Initial concerns that the 1996 Act would increase claims costs by more than 1% seem to be unconfirmed. In fact, GAO findings support past estimates that implementing federal parity for dollar limits would have a negligible effect on claims costs (premium increases were estimated at 0.16% and 0.12% by CBO and Coopers & Lybrand, respectively). Of the employers aware of how compliance affects their claims costs, over 90% report no increases. Furthermore, less than 1% of responding employers actually dropped coverage of mental health benefits after federal parity was enacted, possibly indicating unsubstantiated concern for increased costs.

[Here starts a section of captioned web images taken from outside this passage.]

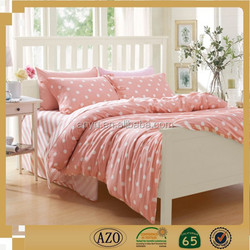 Pink dot design style plain dyed bedding sets and buy fabric from china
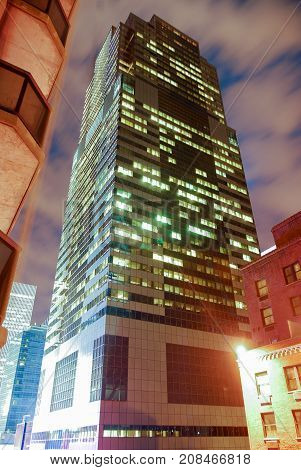 Morgan Stanley Headquarters - New York City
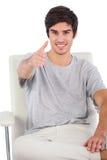 准备好年轻的人握手 图库摄影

Several states have already enacted parity laws that exceed the federal parity requirements. In addition to requiring dollar limit parity, these more comprehensive laws may also require parity in service limits and cost-sharing provisions and mandate the inclusion of mental health benefits in group health plans. Premium cost increases for full parity are estimated to be between 2% and 4%, both nationally and for individual states.

Loopholes and limited scope of the Mental Health Parity Act of 1996 continue to impede overall access to mental health services. The Act affects only lifetime/annual dollar limits, placing no restrictions on any other plan benefits. This continues the trend of consistently lower levels of coverage for mental health benefits than for surgical/medical benefits. Furthermore, a significant minority (14%) of employers do not comply with federal parity law. The existing federal parity requirements most often produce only minor changes in mental health benefits.

“Compliance with the Mental Health Parity Act of 1996: Effects/Costs of Implementation,” U.S. General Accounting Office, May 2000.